[Stated task]
Count the lines in the records below that contain the word "knee", and give only that number.
● ● ● ●
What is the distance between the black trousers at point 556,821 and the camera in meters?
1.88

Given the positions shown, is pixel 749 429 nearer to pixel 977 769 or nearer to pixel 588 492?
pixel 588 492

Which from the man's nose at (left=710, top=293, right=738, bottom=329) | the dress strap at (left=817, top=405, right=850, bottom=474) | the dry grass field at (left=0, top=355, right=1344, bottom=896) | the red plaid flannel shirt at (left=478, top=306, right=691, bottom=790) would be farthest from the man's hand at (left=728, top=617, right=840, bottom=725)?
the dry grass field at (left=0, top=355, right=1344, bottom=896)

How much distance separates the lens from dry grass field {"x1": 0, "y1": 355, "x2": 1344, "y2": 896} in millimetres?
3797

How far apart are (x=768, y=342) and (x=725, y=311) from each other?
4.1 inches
● ● ● ●
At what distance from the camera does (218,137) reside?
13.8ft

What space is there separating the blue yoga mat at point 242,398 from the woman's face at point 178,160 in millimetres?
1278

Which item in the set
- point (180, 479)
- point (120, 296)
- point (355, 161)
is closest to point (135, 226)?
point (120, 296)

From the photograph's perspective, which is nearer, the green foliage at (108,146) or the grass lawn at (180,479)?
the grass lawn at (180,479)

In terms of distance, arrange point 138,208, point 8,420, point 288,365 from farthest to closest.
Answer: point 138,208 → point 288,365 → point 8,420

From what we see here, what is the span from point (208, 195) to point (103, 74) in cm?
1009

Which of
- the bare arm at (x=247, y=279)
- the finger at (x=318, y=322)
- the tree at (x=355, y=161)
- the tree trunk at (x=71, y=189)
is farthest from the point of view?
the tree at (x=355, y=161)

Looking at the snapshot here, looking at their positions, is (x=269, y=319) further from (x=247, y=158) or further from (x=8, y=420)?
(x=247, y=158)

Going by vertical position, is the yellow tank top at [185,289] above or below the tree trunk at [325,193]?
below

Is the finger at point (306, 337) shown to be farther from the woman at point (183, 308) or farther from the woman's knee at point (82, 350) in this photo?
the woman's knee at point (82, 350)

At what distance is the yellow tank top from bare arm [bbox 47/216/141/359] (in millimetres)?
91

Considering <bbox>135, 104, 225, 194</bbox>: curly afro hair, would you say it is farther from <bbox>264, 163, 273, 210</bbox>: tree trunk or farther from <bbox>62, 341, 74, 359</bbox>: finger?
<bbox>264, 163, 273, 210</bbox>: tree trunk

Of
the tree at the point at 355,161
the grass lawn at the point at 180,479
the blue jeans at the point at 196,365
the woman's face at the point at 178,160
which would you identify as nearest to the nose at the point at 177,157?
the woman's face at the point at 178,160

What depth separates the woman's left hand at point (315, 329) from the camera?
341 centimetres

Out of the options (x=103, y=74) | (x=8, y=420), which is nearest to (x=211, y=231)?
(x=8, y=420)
● ● ● ●
[Output of the exercise]
2